Espérance Mariam, une vendeuse de légumes congolaise qui se ravitaille à Gatumba, témoigne des obstacles qu’elle rencontre pour regagner la RDC.

« Nous venons du Congo pour acheter des légumes au Burundi. Dieu merci, nous les trouvons souvent et nous les revendons chez nous. Mais le principal défi est le manque de clients. Nous sommes obligées de faire du commerce ambulant. Parfois, nous nous réveillons sous les coups de feu : soit nous venons au Burundi, soit nous restons chez nous. À notre retour, c’est la même chose, les balles sifflent, et nous devons choisir entre rentrer ou rester bloquées », explique-t-elle.

Paix et stabilité, clés du commerce transfrontalier 

La zone de Gatumba représente l’un des poumons économiques du Burundi, ses activités contribuant significativement aux recettes fiscales nationales. Cependant, les commerçants locaux soulignent leur besoin urgent d’un soutien financier et d’une paix durable des deux côtés de la frontière pour exercer pleinement leurs activités, témoigne une coursière à vélo opérant sur l’axe Bujumbura-Uvira.

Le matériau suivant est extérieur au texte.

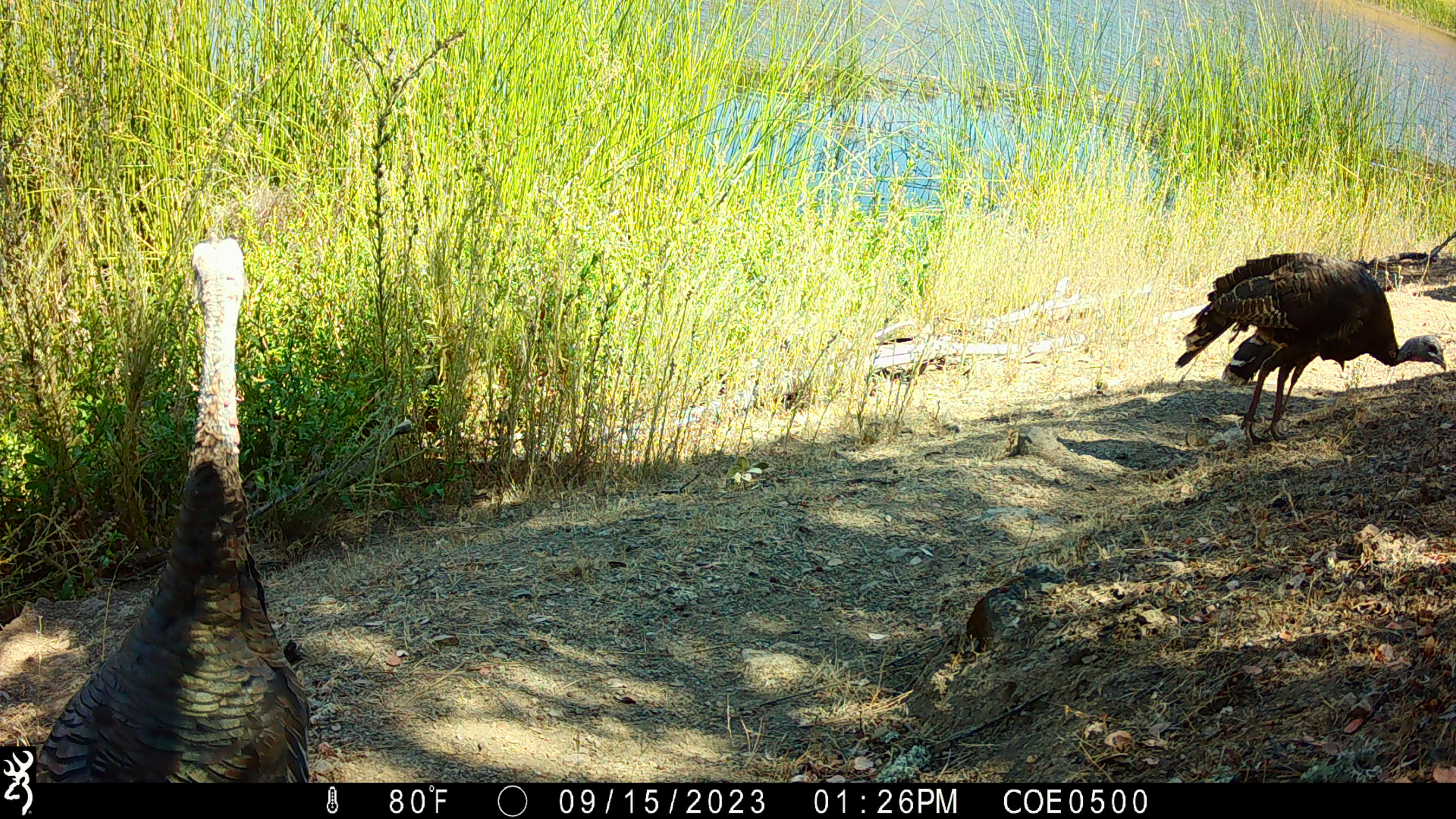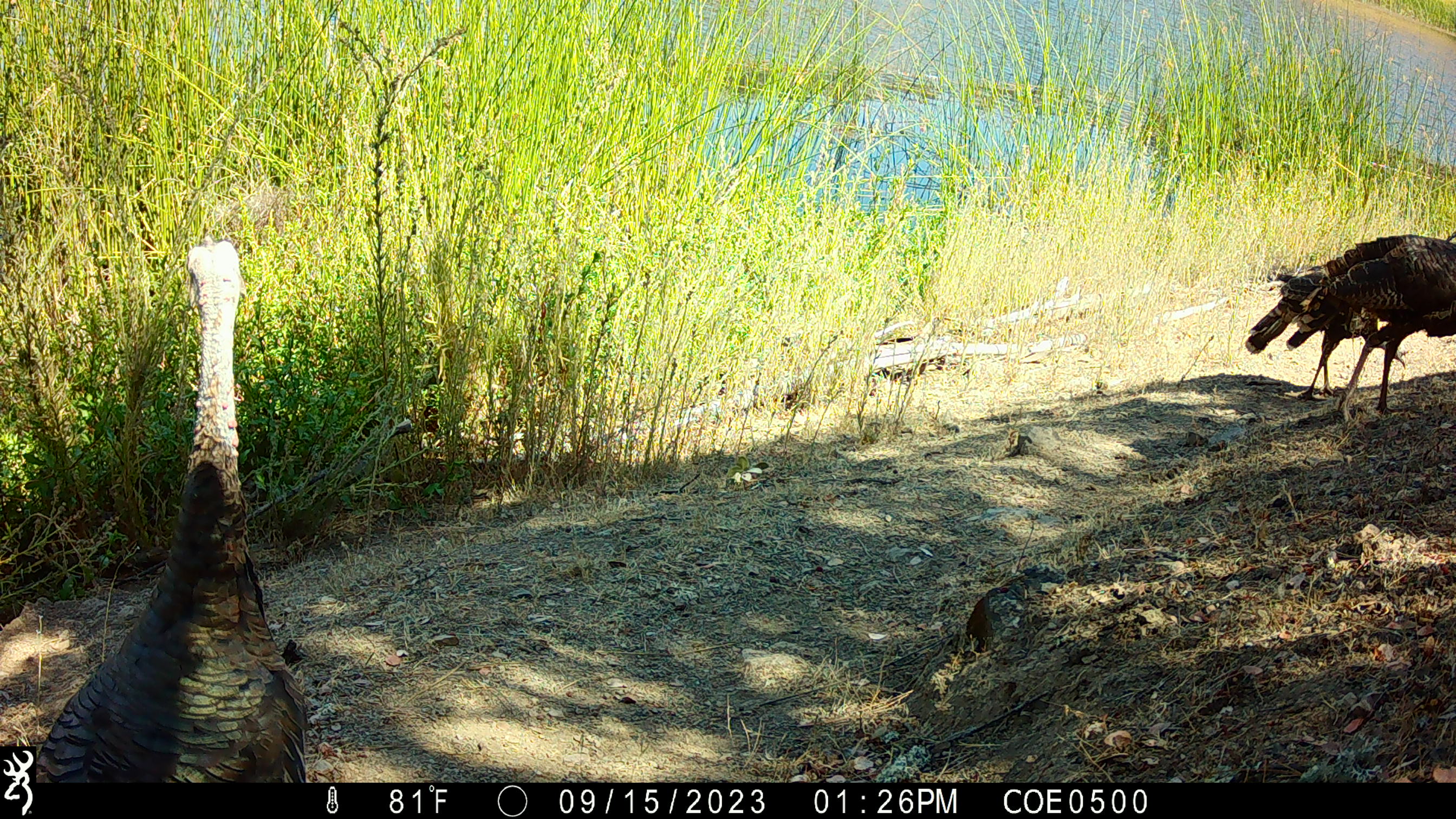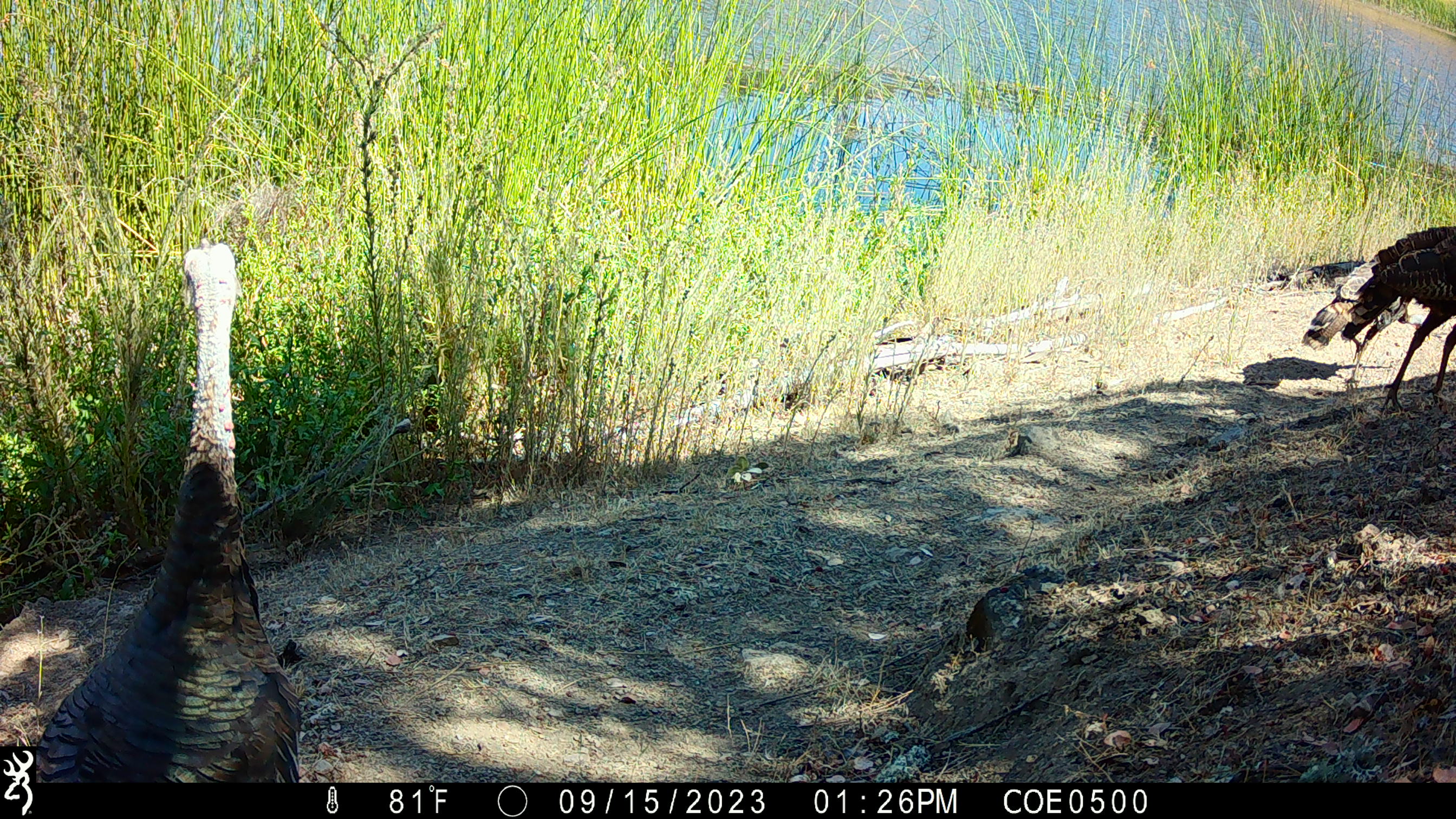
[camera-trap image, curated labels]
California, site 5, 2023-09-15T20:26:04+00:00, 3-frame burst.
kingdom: Animalia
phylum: Chordata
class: Aves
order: Galliformes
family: Phasianidae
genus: Meleagris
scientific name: Meleagris gallopavo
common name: turkey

Selon elle, « Ce que je recommanderais aux autorités, c’est de reconnaître que, comme au Congo, nous luttons pour survivre. Un appui financier allégerait notre fardeau et garantirait la stabilité économique de nos familles. Mais surtout, la paix est essentielle pour nos activités. Dans un climat d’insécurité, pensez-vous que je puisse m’aventurer ? Avec mon handicap, je ne peux même pas courir. Si je tombe, je n’ai aucun moyen de me relever. Ceux qui passent après moi me piétineraient pour avancer. Ne voyez-vous pas à quel point la paix est cruciale ? C’est grâce à la paix que nous pouvons descendre dans la rue pour chercher de quoi subsister. »

Selon les statistiques de l’Office Burundais des Recettes (OBR) pour le quatrième trimestre 2023, plus de 89 % des exportations du Burundi vers les pays d’Afrique centrale étaient destinées à la RDC, faisant de ce pays un marché clé pour les produits burundais. Par ailleurs, de nombreux commerçants burundais, notamment les vendeurs de pagnes, s’approvisionnent en RDC, illustrant l’importance des échanges transfrontaliers pour l’économie locale.